Görev talimatı →
Lütfen aşağıdaki Filistin meselesi üzerine yazıdan bir bölümü hiçbir değişiklik yapmadan yazın: "(Berlin´de İsrail asilli" sözlerinin geçtiği yerden başlayın ve "her yola başvuruyorlar!!!)" sözlerinden sonra durun.

Alıntı metin →

________

Bu nedenle Türkiye´nin hamiliğini desteklerler ve Türkiye´yi piyon olarak
kullanmak isterler! Bırakın Arap ülkeleri arasında Filistin
konusunda ciddi bir
dayanışmayı bulmayı, Filistinliler içerisinde dahi, kendi
aralarında dahi bir dayanışma yoktur, Birbirlerini
boğazlarlarken Filistin davasında Israile karşın hiç basari
şansları yoktur.
(Berlin´de İsrail asilli üniversiteli genç okulunu bitirir
bitirmez, kendi isteği ile memleketine dönerken, ülkelerinde
çalışmayı bir görev sayarlarken, TU-Berlin´de mezun olan
Filistinli gençler ülkelerine dönmemek için her yola başvuruyorlar!!!)
5. Bakin
dünya barışı içinde laiklik, yani din isleri, haklin dini
inançları, ibadet anlayışları devlet islerinden, siyasetten
uzak tutulmalıdır. Ekstrem İslamcılar Filistin
davasını emperyalistlere karşın bir başkaldırma
olarak genç saf örgencilere gençlere, camilerde Müslümanlara yutturmağa
kalmadan evvel kendi İslam ülkelerindeki, Sah rejimlerindeki emperyalizmi,
insan sömürüsünü, yolsuzlukları ortadan kaldırsınlar, Esas
savaşlarını mücadelelerini burada versinler. Daha kaba bir
sözle; ilk evvel kendi kıclarındaki pislikleri görüp temizlemesini
örgensinler
..
Türkiye elinden gelen her türlü insani yardımı,
Müslüman kardeşlerimize yapmaktan çekinmemelidir. Fakat, Türkiye´yi
Ortadoğunun bataklığına sürmemeleri gerekiyor. Hatta Başkanın,
Dünya Nobel Barış Ödülü hayali uğruna Türkiye Ortadoğunun
kirli tuzağına düşmemelidir!!!,
6. Türkiyede radikal
İslamcıların protesto mitinglerini, eylemlerini ürkütücü
buluyorum!!! İleride radikal dincilerle
ne AKP ne Hükümet
başkanı nede cumhurbaşkanı baş edemez, kimse
onları zapt edemeyecek, baş edemeyecek !.

________

Verilen kayıtlar →

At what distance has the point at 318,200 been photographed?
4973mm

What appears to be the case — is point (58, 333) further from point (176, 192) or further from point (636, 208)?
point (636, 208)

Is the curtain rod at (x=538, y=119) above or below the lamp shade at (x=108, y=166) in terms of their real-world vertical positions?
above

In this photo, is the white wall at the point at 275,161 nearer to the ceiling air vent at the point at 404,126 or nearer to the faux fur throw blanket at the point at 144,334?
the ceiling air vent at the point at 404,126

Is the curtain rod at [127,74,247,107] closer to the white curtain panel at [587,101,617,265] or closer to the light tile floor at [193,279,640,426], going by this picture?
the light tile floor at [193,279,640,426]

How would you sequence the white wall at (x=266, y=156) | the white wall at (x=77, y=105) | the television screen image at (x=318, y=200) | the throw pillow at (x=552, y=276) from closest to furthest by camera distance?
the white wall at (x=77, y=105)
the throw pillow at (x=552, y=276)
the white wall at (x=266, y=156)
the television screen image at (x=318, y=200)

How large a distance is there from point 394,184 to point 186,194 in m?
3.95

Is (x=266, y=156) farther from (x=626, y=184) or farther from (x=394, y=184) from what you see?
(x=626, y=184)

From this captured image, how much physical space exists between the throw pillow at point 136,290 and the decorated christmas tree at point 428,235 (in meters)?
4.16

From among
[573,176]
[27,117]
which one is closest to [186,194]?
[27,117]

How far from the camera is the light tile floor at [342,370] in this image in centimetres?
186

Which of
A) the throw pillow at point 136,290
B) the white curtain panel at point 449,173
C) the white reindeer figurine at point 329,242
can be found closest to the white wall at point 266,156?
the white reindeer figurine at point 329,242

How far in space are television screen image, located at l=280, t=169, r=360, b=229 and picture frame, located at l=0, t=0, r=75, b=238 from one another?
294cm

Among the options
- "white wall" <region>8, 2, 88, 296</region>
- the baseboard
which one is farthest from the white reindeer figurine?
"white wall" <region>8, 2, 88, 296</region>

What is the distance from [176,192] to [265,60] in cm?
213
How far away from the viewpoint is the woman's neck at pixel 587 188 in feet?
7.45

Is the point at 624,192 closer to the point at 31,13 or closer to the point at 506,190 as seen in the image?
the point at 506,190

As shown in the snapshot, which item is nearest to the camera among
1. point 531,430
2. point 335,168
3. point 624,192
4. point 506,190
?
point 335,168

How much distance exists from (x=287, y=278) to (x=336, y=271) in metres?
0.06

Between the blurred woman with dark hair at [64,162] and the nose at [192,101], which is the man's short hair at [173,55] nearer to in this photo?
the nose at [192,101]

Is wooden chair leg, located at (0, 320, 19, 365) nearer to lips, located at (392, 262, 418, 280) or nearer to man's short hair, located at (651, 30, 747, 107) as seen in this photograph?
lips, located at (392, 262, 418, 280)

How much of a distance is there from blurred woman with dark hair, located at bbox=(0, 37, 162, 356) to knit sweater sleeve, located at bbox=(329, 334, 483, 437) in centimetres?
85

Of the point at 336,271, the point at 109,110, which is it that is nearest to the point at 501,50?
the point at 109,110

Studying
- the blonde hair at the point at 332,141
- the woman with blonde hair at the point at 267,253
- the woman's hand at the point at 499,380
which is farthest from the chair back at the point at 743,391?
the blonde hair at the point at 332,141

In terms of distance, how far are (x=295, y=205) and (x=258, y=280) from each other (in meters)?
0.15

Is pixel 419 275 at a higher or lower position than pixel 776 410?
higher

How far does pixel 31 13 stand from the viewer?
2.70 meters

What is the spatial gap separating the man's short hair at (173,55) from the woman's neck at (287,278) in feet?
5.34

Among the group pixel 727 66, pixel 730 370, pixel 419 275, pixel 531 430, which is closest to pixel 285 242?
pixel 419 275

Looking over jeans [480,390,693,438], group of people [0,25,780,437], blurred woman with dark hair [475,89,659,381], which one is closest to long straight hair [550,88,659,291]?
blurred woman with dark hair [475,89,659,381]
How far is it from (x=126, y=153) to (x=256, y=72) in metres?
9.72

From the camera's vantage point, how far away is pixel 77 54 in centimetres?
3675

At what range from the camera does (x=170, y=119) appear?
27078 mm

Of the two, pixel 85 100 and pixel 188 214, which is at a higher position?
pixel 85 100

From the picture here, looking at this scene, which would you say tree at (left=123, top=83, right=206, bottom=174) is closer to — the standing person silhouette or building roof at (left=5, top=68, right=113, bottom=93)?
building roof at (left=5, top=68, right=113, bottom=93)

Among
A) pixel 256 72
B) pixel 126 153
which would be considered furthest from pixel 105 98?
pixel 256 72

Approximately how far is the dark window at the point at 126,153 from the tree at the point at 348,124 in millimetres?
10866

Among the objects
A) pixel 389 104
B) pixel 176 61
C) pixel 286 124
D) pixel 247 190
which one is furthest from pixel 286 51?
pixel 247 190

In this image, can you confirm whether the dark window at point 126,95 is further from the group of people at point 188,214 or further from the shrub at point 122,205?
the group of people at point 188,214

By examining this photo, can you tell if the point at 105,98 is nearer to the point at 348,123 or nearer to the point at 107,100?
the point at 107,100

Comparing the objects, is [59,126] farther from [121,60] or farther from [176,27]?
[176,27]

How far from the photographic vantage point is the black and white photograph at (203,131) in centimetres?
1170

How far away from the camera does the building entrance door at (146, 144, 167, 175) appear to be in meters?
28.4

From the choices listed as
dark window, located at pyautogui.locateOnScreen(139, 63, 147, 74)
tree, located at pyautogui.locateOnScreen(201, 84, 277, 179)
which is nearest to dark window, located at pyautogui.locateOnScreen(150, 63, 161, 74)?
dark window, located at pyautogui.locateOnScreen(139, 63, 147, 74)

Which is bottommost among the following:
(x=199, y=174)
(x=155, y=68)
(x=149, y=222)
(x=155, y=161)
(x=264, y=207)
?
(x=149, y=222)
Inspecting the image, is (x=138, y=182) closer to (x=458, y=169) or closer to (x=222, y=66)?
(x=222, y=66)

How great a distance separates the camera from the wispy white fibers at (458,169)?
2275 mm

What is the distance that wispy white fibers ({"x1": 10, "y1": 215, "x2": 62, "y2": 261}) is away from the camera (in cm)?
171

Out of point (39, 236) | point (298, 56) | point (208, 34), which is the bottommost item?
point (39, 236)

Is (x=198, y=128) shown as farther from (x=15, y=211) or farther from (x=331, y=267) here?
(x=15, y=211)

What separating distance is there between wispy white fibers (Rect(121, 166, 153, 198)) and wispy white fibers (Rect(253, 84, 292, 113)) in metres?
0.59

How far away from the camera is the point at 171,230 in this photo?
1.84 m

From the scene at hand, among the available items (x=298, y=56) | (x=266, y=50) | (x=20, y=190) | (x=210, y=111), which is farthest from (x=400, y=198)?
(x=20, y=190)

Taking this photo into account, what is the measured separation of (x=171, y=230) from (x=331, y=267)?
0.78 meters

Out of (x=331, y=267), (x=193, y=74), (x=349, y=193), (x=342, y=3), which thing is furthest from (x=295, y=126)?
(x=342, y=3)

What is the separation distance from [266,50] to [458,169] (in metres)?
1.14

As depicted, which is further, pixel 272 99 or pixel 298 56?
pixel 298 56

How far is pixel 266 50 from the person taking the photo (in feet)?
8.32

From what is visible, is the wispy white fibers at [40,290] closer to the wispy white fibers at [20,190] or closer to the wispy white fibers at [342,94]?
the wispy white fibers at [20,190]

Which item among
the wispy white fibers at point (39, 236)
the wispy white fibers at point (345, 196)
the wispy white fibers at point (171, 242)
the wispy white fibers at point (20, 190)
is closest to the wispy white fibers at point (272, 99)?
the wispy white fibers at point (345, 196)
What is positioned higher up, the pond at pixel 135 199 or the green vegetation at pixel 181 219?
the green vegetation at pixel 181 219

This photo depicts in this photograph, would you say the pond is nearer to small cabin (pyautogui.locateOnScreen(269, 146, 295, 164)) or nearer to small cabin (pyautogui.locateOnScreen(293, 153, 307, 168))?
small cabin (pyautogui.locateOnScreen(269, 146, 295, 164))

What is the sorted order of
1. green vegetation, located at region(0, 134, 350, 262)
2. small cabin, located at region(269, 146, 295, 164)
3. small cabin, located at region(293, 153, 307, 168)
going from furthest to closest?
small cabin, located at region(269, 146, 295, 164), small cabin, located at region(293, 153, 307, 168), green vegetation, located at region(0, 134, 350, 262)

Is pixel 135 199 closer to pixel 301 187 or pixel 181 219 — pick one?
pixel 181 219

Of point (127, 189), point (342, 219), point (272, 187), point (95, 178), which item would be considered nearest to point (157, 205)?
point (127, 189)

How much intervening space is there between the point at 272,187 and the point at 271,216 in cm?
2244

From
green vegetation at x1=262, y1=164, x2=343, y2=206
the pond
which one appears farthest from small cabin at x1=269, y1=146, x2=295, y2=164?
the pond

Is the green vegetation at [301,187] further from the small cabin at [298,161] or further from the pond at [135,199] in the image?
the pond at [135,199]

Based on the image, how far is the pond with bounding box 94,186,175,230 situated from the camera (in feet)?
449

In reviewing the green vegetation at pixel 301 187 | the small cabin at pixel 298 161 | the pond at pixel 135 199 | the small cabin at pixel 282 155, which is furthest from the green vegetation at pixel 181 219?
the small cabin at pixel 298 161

________

Görevin cevabı →
(Berlin´de İsrail asilli üniversiteli genç okulunu bitirir
bitirmez, kendi isteği ile memleketine dönerken, ülkelerinde
çalışmayı bir görev sayarlarken, TU-Berlin´de mezun olan
Filistinli gençler ülkelerine dönmemek için her yola başvuruyorlar!!!)